The rest of the paper

The structure of the paper is as follows. Sec. 2 describes the main experiment: can we write the list permutation in OCaml as elegantly as in Curry. Specifically, Sec. 2.1 introduces the intentionally very simple, essentially first-order, DSL for the specific domain of non-deterministic computations on integer lists, and Sec. 2.2 uses it to express the list permutation. The readers can see for themselves how good (simple, understandable, close to Curry) it looks. A way to make the DSL embedding seamless is described in Sec. 2.3. Several `standard' implementations of the DSL are discussed in Sec. 3, whereas Sec. 4 extends the DSL and its implementation with the committed choice and presents another classical Curry example: slow sort. Thus the factoring of an effectful computation into a first-order DSL and a powerful metalanguage turns out to be viable -- an outcome that was not at all clear at the beginning.

Our language is truly domain-specific: for example, it offers no abstraction mechanism of its own and no general monadic interface for writing effectful computations. As an upside, the DSL admits useful non-standard implementations. Sec. 5 shows three. In particular, Sec. 5.2 describes an abstract interpretation, to statically estimate the degree of non-determinism of a DSL term. The code-generation interpretation -- the DSL compiler -- is presented in Sec. 5.3.

Sec. 6 discusses the presented factoring approach, answering several commonly heard objections. The main theoretical ideas have all been known in isolation, often for many decades, as we review in Sec. 7.

References
nondet-paper.pdf [309K]
The full paper, published in the Electronic Proceedings in Theoretical Computer Science EPTCS 294, 2019, pp. 15-40 (Post-Proceedings ML 2017) DOI: 10.4204/EPTCS.294.2

0README.dr [<1K]
The complete source for all the code described in the paper

 

Conclusions

We have described a direct alternative to the monadic encoding of effects: a bare-bone domain-specific language with effectful operations. The DSL is blended into a metalanguage such as OCaml; therefore, it can be kept tiny, with no abstraction facilities of its own, or even functions. The metalanguage, serving as an inordinarily expressive macro system, compensates. We have also argued for the principle of avoiding premature generalizations and abstractions.

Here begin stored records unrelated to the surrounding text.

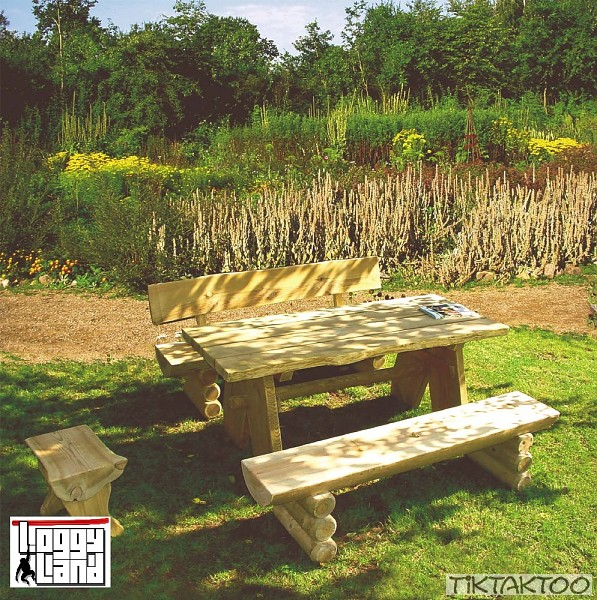 gartenm bel holz sitzgruppe gartenbank gartentisch hocker tisch massiv ab 79 ebay. Black Bedroom Furniture Sets. Home Design Ideas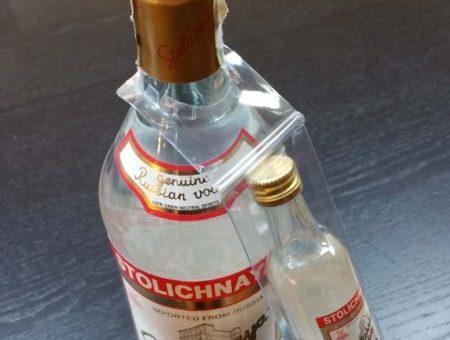Blister promotional pentru agatat pe gatul sticlei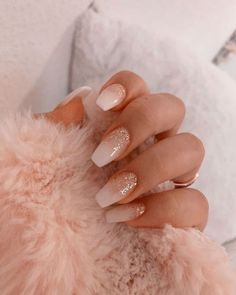 Semi-permanent varnish, false nails, patches: which manicure to choose? - My Nails Simple Acrylic Nails, Summer Acrylic Nails, Best Acrylic Nails, Natural Acrylic Nails, Acrylic Gel, Simple Nails, Nagellack Design, Nagellack Trends, Pink Nail Designs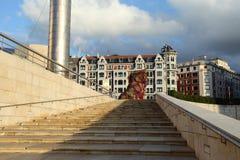 Szczeniak przy Guggenheim muzeum w Bilbao Fotografia Royalty Free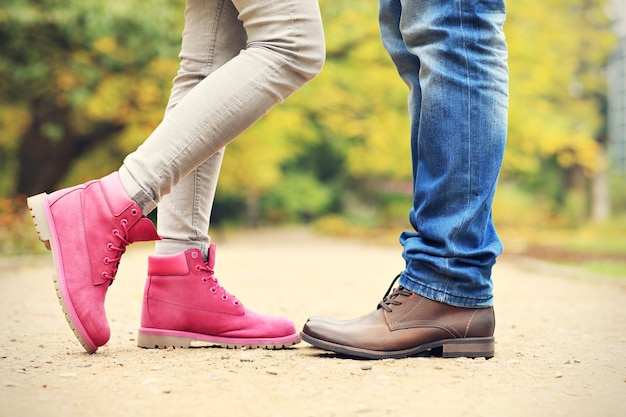 Duas pernas no parque no outono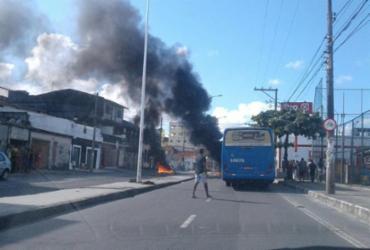 Moradores bloqueiam avenida na Ribeira | Transalvador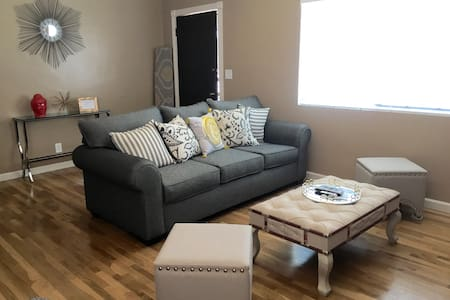 BEAUTIFUL, newly renovated in Northeast LA! - Los Angeles - Talo
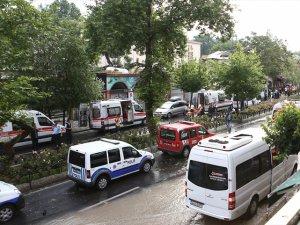 Vezneciler'de polise bombalı saldırı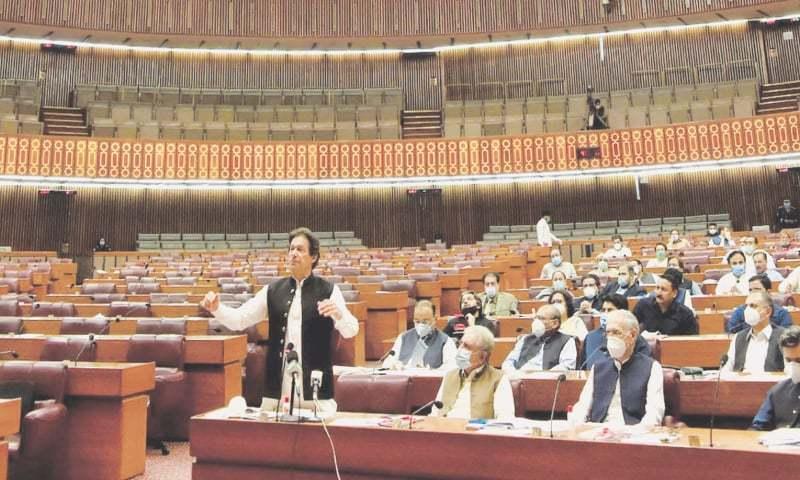 Imran rubbishes talk of 'minus one' formula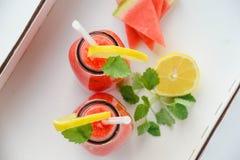 Коктеиль арбуза с мятой и лимоном Стоковое Фото
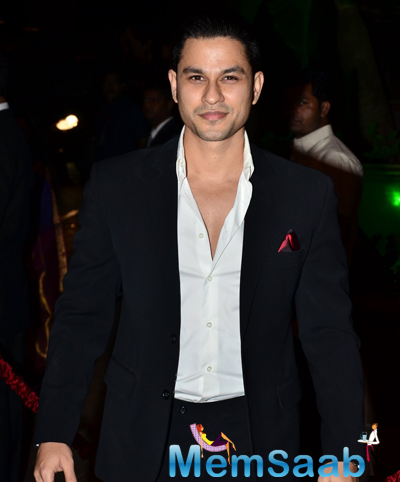 Kunal Khemu Smiling Look During Arpita Khan And Aayush Sharma Wedding Reception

We have reported only one experiment, which -- combined with the related LMS experience -- suggests that the DSL-metalanguage factoring approach to effectful programming is viable. More experiments are needed to better grasp its usefulness. Specifically we would like to try examples in the scope of Async or Lwt libraries. A bigger exercise would be to re-implement the programming language Icon -- another language with built-in non-determinism.

One may wonder how the history of (meta) programming might have turned out if the ML evolution had taken a different turn: kept using ML as the Meta Language as it was initially designed for, but building objects other than formulas and theorems -- in particular, programs.